La fuerza actuante, tras haber empleado un ariete para entrar en una vivienda, ha alegado que lo ha hecho porque, o bien el espacio no era “domicilio” a efectos del artículo 18.2 (se trataba de pisos de alquiler turístico), o bien que se estaba cometiendo un delito flagrante.

En relación con lo primero, olvidan una doctrina constitucional que conoce hasta un alumno de primero de Derecho. Como ha venido reiterando el Tribunal Constitucional desde su Sentencia núm. 22/1984, de 17 de febrero, “el domicilio inviolable es un espacio en el cual el individuo vive sin estar sujeto necesariamente a los usos y convenciones sociales y ejerce su libertad más íntima“, lo que incluye chabolas, caravanas, roulottes, tiendas de campaña, reboticas de farmacias, aseos públicos, habitaciones de hotel, y, por supuesto, pisos de uso turístico, al ser todos ellos lugares donde se desarrollan actividades que afectan a la intimidad de las personas.

En lo relativo a lo segundo, ¿de qué delito flagrante se habla? Desde luego, la celebración de un encuentro entre amigos incumplidor de normas sanitarias, en tanto y en cuanto no lo prevea como tal el Código Penal, no es ningún delito. Sería constitutivo, en su caso, de una infracción administrativa, por la que, desde luego, no se puede limitar el derecho a la inviolabilidad del domicilio. Es alarmante como en 2021 tenemos que seguir aclarando que no toda ilegalidad es delictiva. Hay ilícitos civiles, laborales, administrativos, y, finalmente, penales. Solo los atentados más graves contra los bienes jurídicos más importantes, pueden ser delito. Se llaman principios de mínima intervención y fragmentariedad, y presiden, casi más que ningún otro (aunque cada vez menos dado el populismo punitivo que nos invade), la articulación de nuestro Derecho Penal.

Se hace mención entonces al delito de desobediencia grave del artículo 556 del Código Penal, por haberse, los inquilinos del piso, negado a identificarse de forma contumaz y reiterada.

Tres son los elementos que según la jurisprudencia de la Sala Segunda del Tribunal Supremo vertebran el delito flagrante: la inmediatez de la acción delictiva, la inmediatez de la actividad personal, y la necesidad de urgente intervención policial por el riesgo de desaparición de los efectos del delito.

Una vez que el ocupante del inmueble se ha negado a identificarse en repetidas ocasiones, el delito de desobediencia está consumado, por lo que ninguna urgencia existe en la entrada en la vivienda. Ninguna diferencia existirá en cuanto a la persecución del delito y la detención del presunto infractor entre que la misma se practique inmediatamente o quince horas más tarde.
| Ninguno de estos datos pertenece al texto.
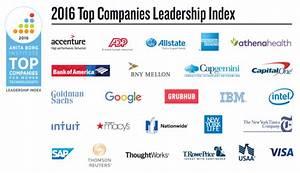 Actualidad Google, IBM, Intel y SAP entre las TIC que más ...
Ahora, la imposibilidad de la policía, por falta de medios, de esperar fuera de la morada quince horas a que salgan de ella los que desobedecieron, como apuntaba mi amigo Judge the Zipper, no puede ser nunca justificación para la restricción manifiestamente desproporcionada de derechos fundamentales.
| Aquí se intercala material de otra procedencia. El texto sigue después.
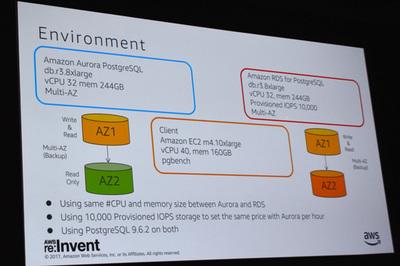 AuroraとRDSの比較検証に用いた環境 7月の国内イベントで発表されたものと同じ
Así, no hay base jurídica alguna que avale estas prácticas. Estemos en una pandemia mundial o no. Pongamos punto y final al atropello que nuestros derechos fundamentales están sufriendo sobre la siempre socorrida excusa del miedo. Porque, una vez que se ha seguido una política de tierra quemada sobre garantías legales y constitucionales es muy difícil que, cuando todo esto acabe, podamos volver a sembrar con éxito sobre un terreno arrasado y yermo.